RNLI lifeboat from Barra tries to rescue the man on a 40ft boat that hit rocks near Skerryvore lighthouse.
RNLI lifeboat from Barra tries to rescue the man on a 40ft boat that hit rocks near Skerryvore lighthouse.

A Russian sailor who had to be rescued by helicopter when the yacht he was on sank after hitting rocks near Skerryvore is to be extradited to Norway.

The Norwegian authorities had asked for 35-year old Evgeny Dorofeev, the manager of a large car factory, to be extradited on charges of embezzlement and fraud.

Dorofeev, who has been in custody since being rescued near Skerryvore Lighthouse on February 16, did not consent to the request.

Dorofeev had hired the £200,000 yacht and the company who owned it claimed that the contract specified he should not go outwith Norway’s territorial waters.
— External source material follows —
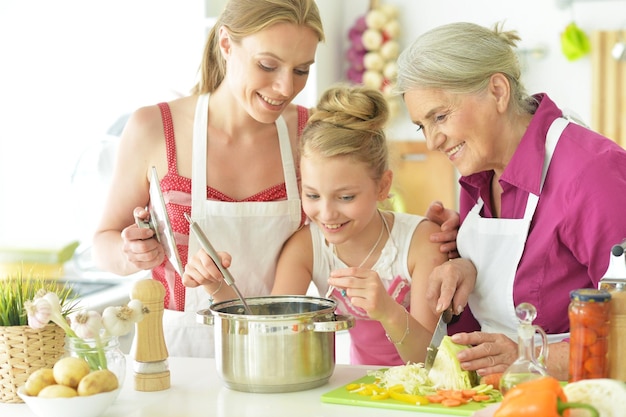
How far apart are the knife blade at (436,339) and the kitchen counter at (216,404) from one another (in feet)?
0.49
At a hearing in Edinburgh Sheriff Court yesterday, defence solicitor Eilidh Yates claimed there was nothing in the hire contract that prohibited him going outwith Norwegian waters.

The company, she said, had claimed it was a breach of contract and that was a civil matter, not criminal.

Fiscal depute Tom Crosbie said that was a matter for the Norwegian authorities to decide.

They had charged him with embezzlement and fraud, a criminal offence.

“It is fairly clear that it is the position of the Norwegian authorities that Mr Dorofeev was in possession of the boat following a deception by failing to sail in Norwegian waters. It had been assumed by the company that he would be sailing with others in a certain area and would return the yacht by the date agreed.

“What is clear is that Mr Dorofeev did not just stray out of Norwegian waters for a matter of hours. He managed to sail round the top of Scotland, going in the wrong direction, and, perhaps wrongly, raising the suspicion that had he not come to grief on the west coast, he may not have returned the boat after the expiry of the contract period. It is clear he had misled the owners of the boat”.

Sheriff Alistair Noble ruled that Dorofeev could be extradited and remanded him in custody to await the decision of the Scottish ministers.